Die Götter des Imperium Romanum wenden sich jenen zu, welche sie aufrichtig verehren. Und da die Bewohner der Villa Flavia durchweg götterfürchtige Menschen waren, kamen sie in den Genuss der Aufmerksamkeit ihrer Götter.
Jene entschlossen sich allen Bewohnern der Villa einen Augenblick des Friedens zu schenken, vom Hausherren Senator Flavius Felix (welcher fand, dass die Sonne seinen Rosenstocken gut tat) bis zum Sklaven Horus (welcher bereits zum dritten Mal in dieser Woche bunte Kreidezeichnungen an der Wand und auf dem Boden zum Garten hinaus wegwischte, da die Karikaturen Dominus Flavius Furianus zu ähnlich sahen (reiner Zufall, der wahre Kunstkenner erkannte Sciurus auf den ersten Blick) und auch die Dominas Flavia Leontia und Claudia Antonia zu füllig erscheinen ließen (auch reiner Zufall, außerdem zeigten die Bilder Arrecina und Tante Calpurnia).
Und so saßen Dido und Serenus brav auf einer Bank im Garten, während die Sonne ihre warmen Strahlen auf sie herab fallen ließ. Der Hund lag schlafend mitten im Weg, die Pfoten und den Kopf auf einen großen Knochen gelegt.
Beide Kinder hatten einen Apfel in der einen und große Wachstafeln in der anderen Hand und beobachteten das lustige Spiel von Sica, Hannibal und Sciurus auf der Wiese. Und in diesem Moment war es gar nicht langweilig. Aufmerksam beobachteten die Kinder, wie Sica geschickt im Haselnussbaum kletterte, während Hannibal Wache schob und Sciurus hektisch über die Wiese sprang und den Boden absuchte. Das sah sehr lustig aus und ging geraume Zeit so weiter bis Sica vom Haselnussbaum 2 Nüsse auf den Boden warf und geschickt vom Baum sprang um eine Nuss zu ergreifen. Sofort stürzten sich Hannibal und Sciurus auf die andere Nuss und begannen darum zu streiten, während Sica sie nur abwartend beobachtete. Es gab ein kurzes Handgemenge, dann hatte Hannibal die Nuss erbeutet und sprang mit weiten Sprüngen über die Wiese und verschwand in einer großen Holunderhecke. Sciurus folgte im dicht auf den buschigen Schwanz. Sica dagegen knabberte in aller Ruhe seine Nuss, bevor auch dieses Eichhörnchen den beiden anderen in die Holunderhecke folgte.

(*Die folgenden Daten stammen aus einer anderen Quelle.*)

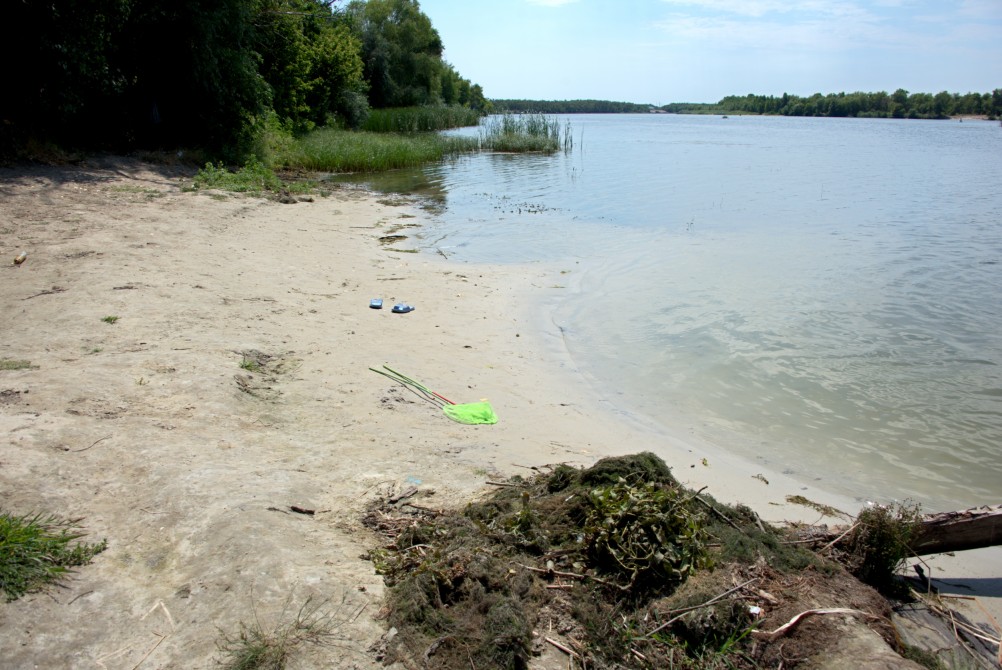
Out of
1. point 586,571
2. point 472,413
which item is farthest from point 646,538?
point 472,413

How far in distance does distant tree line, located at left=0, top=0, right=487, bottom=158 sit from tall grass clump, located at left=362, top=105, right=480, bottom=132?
7473 millimetres

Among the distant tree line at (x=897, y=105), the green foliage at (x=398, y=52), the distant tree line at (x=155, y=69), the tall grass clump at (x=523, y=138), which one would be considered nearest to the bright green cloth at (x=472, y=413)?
the distant tree line at (x=155, y=69)

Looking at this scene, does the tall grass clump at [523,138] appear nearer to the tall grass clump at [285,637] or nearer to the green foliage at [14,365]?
the green foliage at [14,365]

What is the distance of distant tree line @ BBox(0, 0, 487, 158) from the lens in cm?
1352

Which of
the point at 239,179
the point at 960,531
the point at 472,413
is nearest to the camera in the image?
the point at 960,531

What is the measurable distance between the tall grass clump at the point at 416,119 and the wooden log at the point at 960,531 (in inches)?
1388

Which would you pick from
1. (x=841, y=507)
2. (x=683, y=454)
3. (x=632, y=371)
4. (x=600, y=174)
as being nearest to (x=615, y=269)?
(x=632, y=371)

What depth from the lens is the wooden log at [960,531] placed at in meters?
3.90

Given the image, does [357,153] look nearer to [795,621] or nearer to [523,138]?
[523,138]

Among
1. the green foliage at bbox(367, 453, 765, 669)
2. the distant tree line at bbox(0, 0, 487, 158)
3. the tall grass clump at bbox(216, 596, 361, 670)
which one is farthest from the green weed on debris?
the distant tree line at bbox(0, 0, 487, 158)

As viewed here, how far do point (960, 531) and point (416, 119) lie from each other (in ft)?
130

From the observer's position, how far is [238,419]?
17.1 feet

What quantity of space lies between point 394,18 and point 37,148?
44.5 m

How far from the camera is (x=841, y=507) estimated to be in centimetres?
518
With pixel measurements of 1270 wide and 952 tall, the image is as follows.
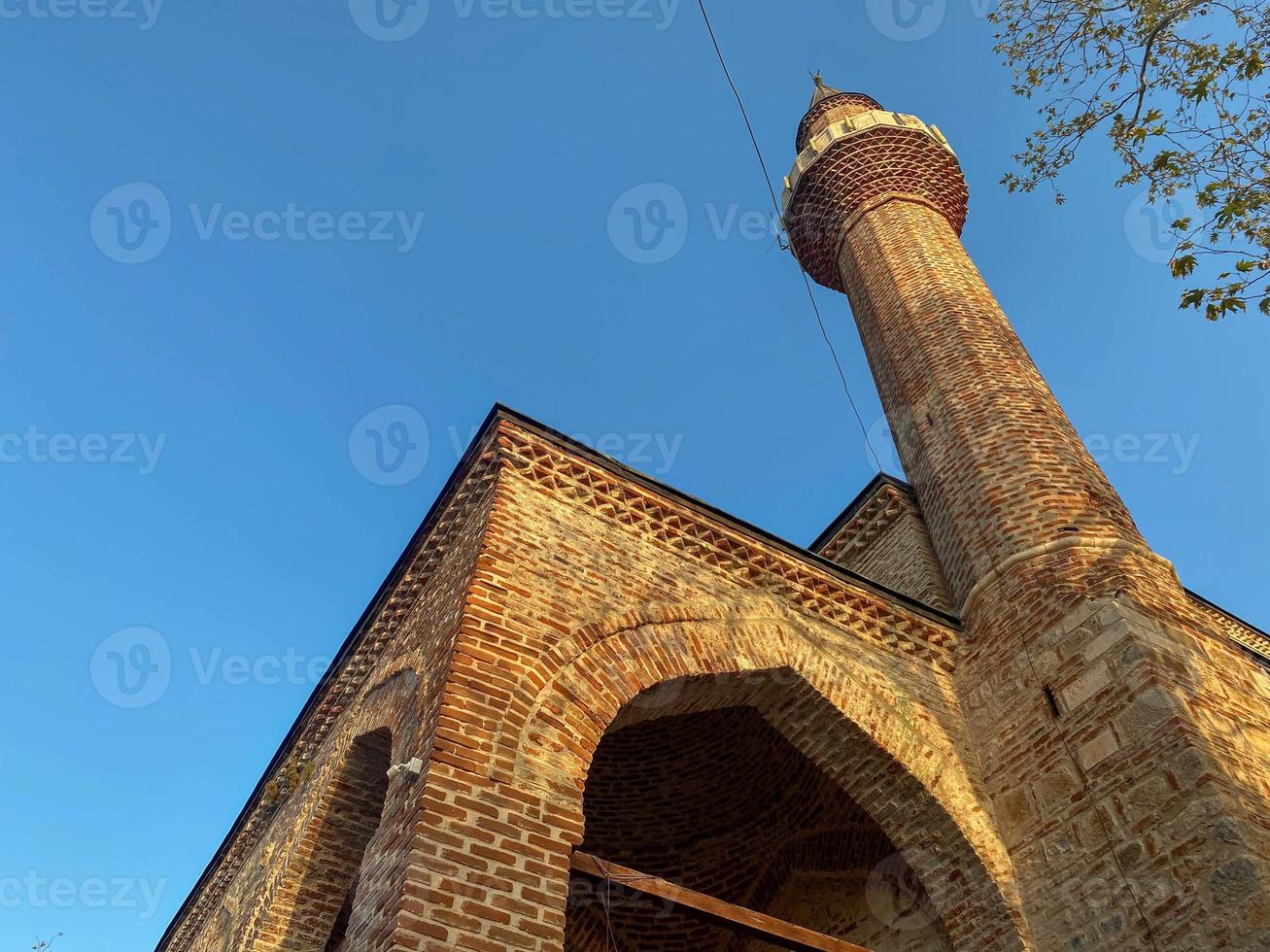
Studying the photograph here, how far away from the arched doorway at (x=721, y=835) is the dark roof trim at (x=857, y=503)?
2979mm

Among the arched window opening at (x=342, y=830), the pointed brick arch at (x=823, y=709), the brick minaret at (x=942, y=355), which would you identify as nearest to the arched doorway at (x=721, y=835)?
the pointed brick arch at (x=823, y=709)

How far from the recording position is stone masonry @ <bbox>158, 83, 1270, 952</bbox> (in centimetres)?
526

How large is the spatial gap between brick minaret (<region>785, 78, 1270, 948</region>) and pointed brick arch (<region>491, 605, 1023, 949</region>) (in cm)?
36

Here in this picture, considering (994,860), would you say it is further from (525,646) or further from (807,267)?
(807,267)

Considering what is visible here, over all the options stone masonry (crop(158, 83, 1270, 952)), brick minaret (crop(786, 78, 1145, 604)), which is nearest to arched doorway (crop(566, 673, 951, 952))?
stone masonry (crop(158, 83, 1270, 952))

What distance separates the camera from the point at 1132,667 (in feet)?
21.5

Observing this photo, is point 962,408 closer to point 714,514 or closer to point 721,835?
point 714,514

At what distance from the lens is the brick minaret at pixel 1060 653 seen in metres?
5.75

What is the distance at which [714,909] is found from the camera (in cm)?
544

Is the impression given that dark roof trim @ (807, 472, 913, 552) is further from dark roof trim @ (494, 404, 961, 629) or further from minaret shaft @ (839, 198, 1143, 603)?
dark roof trim @ (494, 404, 961, 629)

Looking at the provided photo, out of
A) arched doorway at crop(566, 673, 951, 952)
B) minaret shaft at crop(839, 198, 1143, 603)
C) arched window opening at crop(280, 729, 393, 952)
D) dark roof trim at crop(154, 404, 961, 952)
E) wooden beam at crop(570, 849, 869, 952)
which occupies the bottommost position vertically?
wooden beam at crop(570, 849, 869, 952)

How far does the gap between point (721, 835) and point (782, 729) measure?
280cm

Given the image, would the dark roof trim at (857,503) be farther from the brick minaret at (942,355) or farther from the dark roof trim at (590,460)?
the dark roof trim at (590,460)

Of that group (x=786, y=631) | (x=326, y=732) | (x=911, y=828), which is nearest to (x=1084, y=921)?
(x=911, y=828)
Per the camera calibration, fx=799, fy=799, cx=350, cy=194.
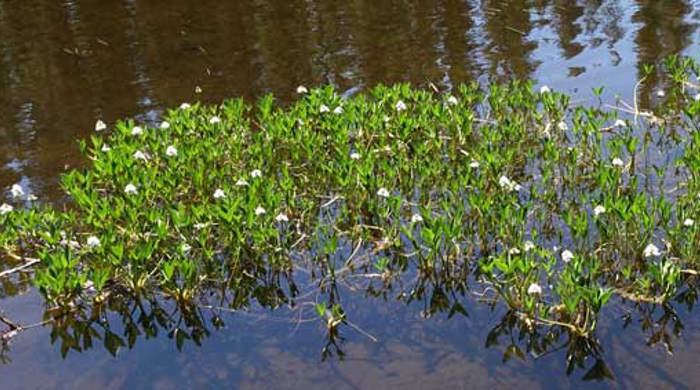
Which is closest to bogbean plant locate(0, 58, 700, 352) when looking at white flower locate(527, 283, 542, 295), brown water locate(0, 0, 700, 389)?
white flower locate(527, 283, 542, 295)

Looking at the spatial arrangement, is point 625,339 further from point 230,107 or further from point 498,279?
point 230,107

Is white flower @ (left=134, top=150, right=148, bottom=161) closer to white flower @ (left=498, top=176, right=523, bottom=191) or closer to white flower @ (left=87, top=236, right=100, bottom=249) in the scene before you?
white flower @ (left=87, top=236, right=100, bottom=249)

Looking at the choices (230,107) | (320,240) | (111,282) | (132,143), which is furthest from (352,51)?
(111,282)

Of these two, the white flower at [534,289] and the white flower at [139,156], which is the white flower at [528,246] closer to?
the white flower at [534,289]

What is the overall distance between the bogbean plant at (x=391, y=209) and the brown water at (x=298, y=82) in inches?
14.5

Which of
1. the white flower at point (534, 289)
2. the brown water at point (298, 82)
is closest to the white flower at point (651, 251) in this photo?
the brown water at point (298, 82)

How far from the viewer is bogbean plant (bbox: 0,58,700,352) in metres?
6.25

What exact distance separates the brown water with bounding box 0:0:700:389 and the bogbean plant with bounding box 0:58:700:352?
0.37 m

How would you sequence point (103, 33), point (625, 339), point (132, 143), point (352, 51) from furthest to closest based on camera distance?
point (103, 33), point (352, 51), point (132, 143), point (625, 339)

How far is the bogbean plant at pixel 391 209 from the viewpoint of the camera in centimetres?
625

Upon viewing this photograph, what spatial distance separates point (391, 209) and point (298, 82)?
551 cm

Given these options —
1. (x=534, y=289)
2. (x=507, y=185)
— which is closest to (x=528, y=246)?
(x=534, y=289)

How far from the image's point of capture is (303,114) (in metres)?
9.09

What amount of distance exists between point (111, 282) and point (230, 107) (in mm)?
3407
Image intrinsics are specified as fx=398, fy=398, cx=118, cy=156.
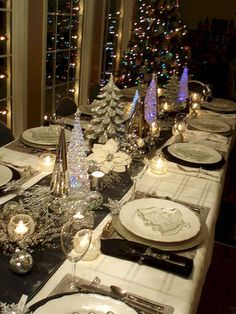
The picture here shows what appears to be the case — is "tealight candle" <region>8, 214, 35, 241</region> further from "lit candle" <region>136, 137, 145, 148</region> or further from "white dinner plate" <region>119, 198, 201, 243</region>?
"lit candle" <region>136, 137, 145, 148</region>

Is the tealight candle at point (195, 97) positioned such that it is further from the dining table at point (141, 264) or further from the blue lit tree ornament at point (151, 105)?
the dining table at point (141, 264)

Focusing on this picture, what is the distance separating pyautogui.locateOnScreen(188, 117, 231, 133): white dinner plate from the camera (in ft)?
8.50

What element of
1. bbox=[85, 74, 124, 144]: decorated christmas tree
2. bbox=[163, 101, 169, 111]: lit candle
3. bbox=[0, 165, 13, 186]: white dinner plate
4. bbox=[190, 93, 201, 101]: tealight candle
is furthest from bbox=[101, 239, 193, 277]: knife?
bbox=[190, 93, 201, 101]: tealight candle

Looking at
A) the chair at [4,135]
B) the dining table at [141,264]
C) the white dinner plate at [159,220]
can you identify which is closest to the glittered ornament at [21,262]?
the dining table at [141,264]

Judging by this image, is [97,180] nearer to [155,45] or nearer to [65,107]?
[65,107]

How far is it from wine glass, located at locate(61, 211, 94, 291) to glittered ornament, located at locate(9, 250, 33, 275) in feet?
0.36

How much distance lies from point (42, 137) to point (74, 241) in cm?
110

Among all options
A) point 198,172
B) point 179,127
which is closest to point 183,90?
point 179,127

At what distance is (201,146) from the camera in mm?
2176

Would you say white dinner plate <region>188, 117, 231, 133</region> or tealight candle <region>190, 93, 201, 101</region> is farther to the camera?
tealight candle <region>190, 93, 201, 101</region>

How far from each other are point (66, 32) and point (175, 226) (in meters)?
3.60

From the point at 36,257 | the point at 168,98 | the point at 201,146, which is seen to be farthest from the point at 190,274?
the point at 168,98

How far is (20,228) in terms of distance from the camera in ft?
3.97

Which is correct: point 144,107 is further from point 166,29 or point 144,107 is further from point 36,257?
point 166,29
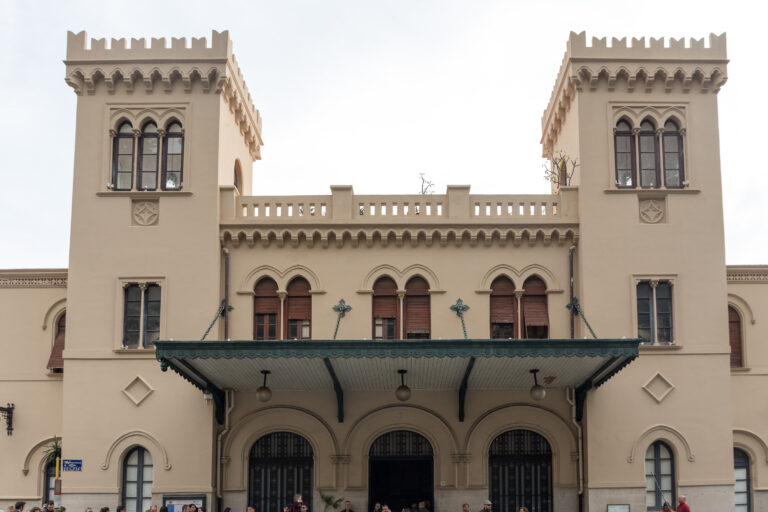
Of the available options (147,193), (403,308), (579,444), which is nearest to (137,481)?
(147,193)

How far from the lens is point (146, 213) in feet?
79.0

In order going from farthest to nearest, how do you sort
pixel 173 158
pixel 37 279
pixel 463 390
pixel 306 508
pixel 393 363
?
pixel 37 279 < pixel 173 158 < pixel 463 390 < pixel 306 508 < pixel 393 363

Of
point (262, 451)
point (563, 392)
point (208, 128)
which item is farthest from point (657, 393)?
point (208, 128)

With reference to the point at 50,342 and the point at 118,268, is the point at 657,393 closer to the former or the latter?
the point at 118,268

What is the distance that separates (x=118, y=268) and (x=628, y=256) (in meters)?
12.4

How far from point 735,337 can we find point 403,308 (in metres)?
9.04

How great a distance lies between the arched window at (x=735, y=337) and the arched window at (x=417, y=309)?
809 centimetres

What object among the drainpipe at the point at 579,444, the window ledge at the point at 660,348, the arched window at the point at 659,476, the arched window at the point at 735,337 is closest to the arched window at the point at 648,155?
the window ledge at the point at 660,348

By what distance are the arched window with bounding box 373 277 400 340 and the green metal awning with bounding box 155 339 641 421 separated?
1.38 meters

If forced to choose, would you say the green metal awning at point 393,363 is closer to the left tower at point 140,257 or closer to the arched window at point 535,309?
the arched window at point 535,309

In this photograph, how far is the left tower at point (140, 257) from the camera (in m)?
23.0

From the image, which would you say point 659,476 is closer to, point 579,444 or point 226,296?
point 579,444

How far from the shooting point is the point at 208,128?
80.0 ft

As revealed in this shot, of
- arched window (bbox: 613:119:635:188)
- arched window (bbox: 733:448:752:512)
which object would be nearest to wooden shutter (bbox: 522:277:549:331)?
arched window (bbox: 613:119:635:188)
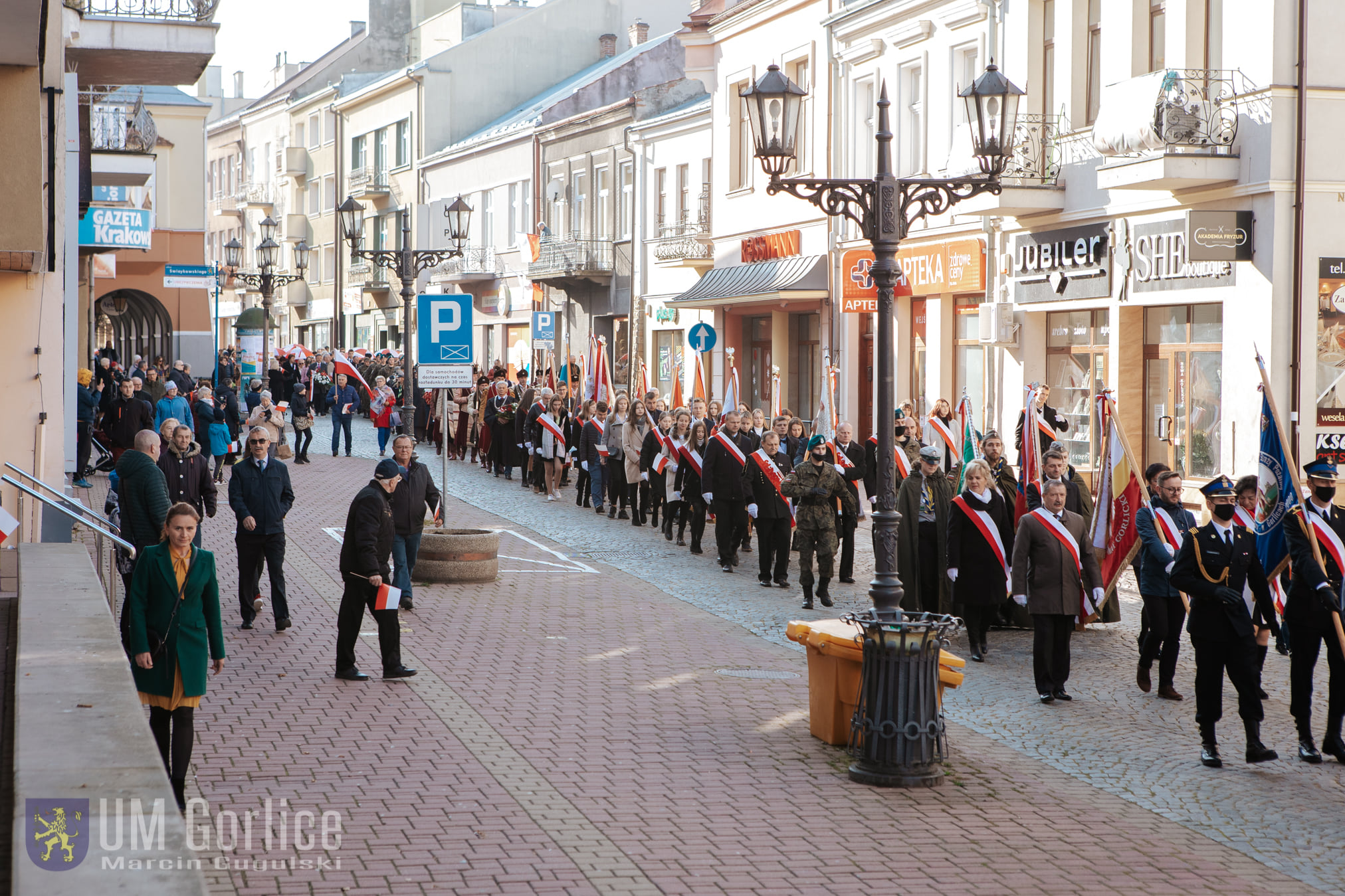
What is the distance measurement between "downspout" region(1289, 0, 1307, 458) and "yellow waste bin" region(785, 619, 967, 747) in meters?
9.93

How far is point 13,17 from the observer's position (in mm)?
12945

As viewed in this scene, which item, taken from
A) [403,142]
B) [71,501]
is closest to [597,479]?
[71,501]

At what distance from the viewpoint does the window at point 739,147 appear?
33.2 meters

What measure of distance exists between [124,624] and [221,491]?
17469 mm

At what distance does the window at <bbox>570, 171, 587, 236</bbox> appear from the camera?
140 ft

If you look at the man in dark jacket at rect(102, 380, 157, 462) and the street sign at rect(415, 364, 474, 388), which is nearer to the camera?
the street sign at rect(415, 364, 474, 388)

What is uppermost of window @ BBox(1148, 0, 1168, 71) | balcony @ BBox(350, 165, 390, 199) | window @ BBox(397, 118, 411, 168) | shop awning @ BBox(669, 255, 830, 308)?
window @ BBox(397, 118, 411, 168)

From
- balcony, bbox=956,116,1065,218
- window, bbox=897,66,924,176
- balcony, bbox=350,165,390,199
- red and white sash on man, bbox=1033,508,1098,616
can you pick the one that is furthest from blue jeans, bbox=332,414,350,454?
balcony, bbox=350,165,390,199

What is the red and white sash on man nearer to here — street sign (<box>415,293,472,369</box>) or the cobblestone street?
the cobblestone street

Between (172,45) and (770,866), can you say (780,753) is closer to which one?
(770,866)

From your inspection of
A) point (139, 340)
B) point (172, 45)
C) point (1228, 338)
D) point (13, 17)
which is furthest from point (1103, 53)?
point (139, 340)

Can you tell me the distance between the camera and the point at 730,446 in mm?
17750

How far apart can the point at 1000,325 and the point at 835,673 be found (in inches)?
579

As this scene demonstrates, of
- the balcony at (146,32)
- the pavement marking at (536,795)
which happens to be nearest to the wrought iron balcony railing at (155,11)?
the balcony at (146,32)
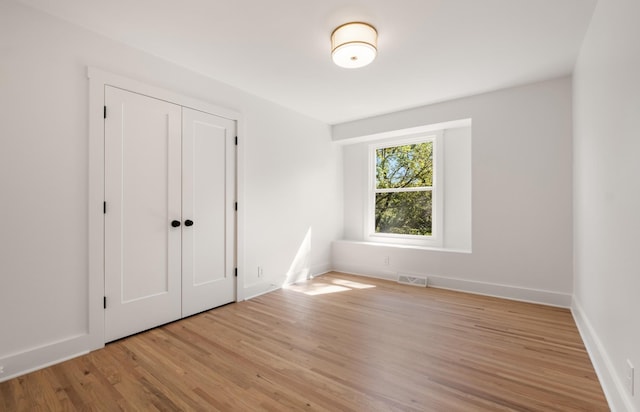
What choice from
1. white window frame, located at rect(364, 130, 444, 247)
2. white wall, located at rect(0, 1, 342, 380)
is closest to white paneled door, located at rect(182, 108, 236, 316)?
white wall, located at rect(0, 1, 342, 380)

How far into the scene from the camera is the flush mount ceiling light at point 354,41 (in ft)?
7.79

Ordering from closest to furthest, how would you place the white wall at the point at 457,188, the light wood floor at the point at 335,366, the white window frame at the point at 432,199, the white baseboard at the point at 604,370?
1. the white baseboard at the point at 604,370
2. the light wood floor at the point at 335,366
3. the white wall at the point at 457,188
4. the white window frame at the point at 432,199

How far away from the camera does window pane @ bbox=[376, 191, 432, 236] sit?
4.90m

Als alle 3 Eichhörnchen verschwunden waren, befanden die Götter, dass diese wenigen Minuten des Friedens für die Villa reichen mussten, eine Wolke schob sich vor die Sonne und in Dido und Serenus kam wieder Leben. Die beiden Apfelkrutzen flogen in hohem Bogen über die Mauer der Villa nach draußen. Dann nahmen die Kinder ihr wissenschaftliches Gespräch wieder auf.
„Und der Daphus hat als Eunuche keinen „Schniepie“ mehr? Kann der dann überhaupt im Stehen pinkeln?“
„Nein, Dominus. Einen „Schniepie“ hat er schon, aber ich vermute, dass er sich trotzdem hinsetzt, wenn er Wasser ablässt. Der ist ja kein richtiger Mann, so wie der sich benimmt. Aber er hat wohl trotzdem da unten was abgeschnitten bekommen. Das sagen zumindest die anderen Sklaven, Dominus.“
„Aha, dann ist er vermutlich wie ein Hund kupiert worden oder er ist ein Kastrat. Das ist nicht gut. Kastrierte Hunde und Kater neigen dazu fett und faul zu werden. Aber zumindest ist er nicht makellos und damit ist er für die Sklavenzucht ungeeignet. Dann muß ich mir für Salambo einen anderen Zuchtpartner einfallen lassen.“
Beide Kinder beschäftigten sich wieder mit ihren Wachstafeln. Serenus studierte die Thematik „Praktische Haushaltsführung am Beispiel eines Bauernhofes“ und Dido übte sich im Schreiben von Buchstabenreihen.